For consumers like Delaware resident Sarah Merriman, finding an affordable replacement vehicle is becoming stressful. She currently pays about $700 per month for her electric SUV and says the limited selection of lower-priced options makes her next purchase uncertain.

Profits Rise as Entry-Level Models Fade

From an automaker’s perspective, the shift toward bigger vehicles has been profitable.
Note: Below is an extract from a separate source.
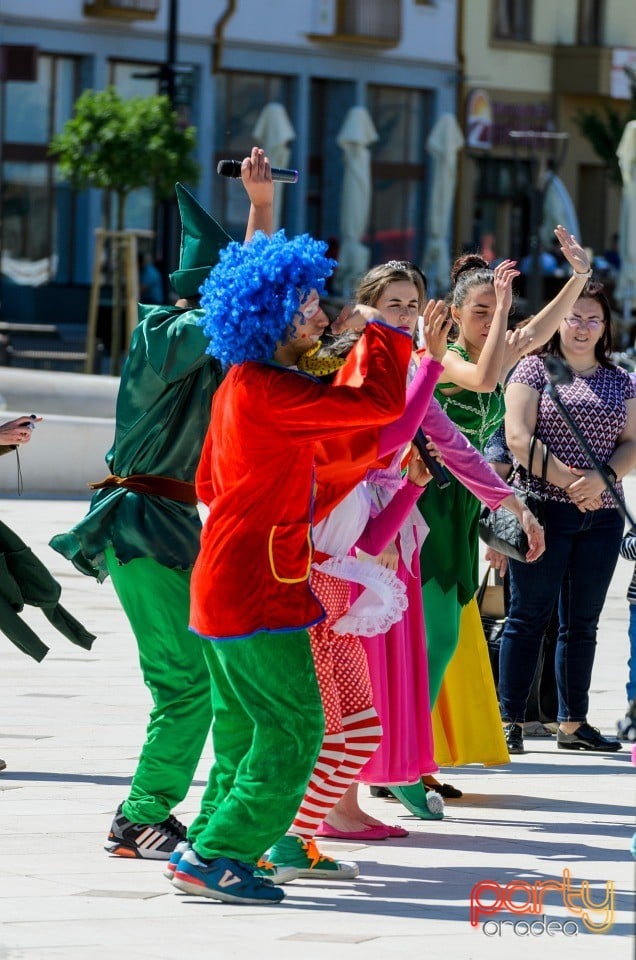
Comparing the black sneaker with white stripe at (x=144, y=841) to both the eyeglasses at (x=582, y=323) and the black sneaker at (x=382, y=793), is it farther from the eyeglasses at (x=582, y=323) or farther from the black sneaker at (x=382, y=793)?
the eyeglasses at (x=582, y=323)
Large SUVs and pickup trucks often carry significantly higher margins than compact cars. Some industry veterans estimate margins on these vehicles can exceed 20 percent, making them far more attractive to manufacturers than smaller models.

Detroit’s major automakers — General Motors, Ford and Stellarhave gradually phased out many small cars over the past decade in favor of trucks and SUVs.

The strategy has paid off financially. For example, General Motors reported operating profits of about $4,200 per vehicle in North America in 2024, up from roughly $3,000 in 2018.

Still, automakers insist affordability remains a priority. Ford has said it plans to introduce several vehicles priced below $40,000 by the end of the decade, including a more affordable electric model.

A Strategic Risk for the Industry

Some analysts warn that ignoring budget buyers could backfire. If lower-cost foreign brands eventually enter the U.S. market with cheaper models, they could quickly capture customers who feel priced out of new vehicles.

For now, however, the showroom trend remains clear: fewer entry-level cars, more expensive SUVs — and a growing affordability gap for American drivers.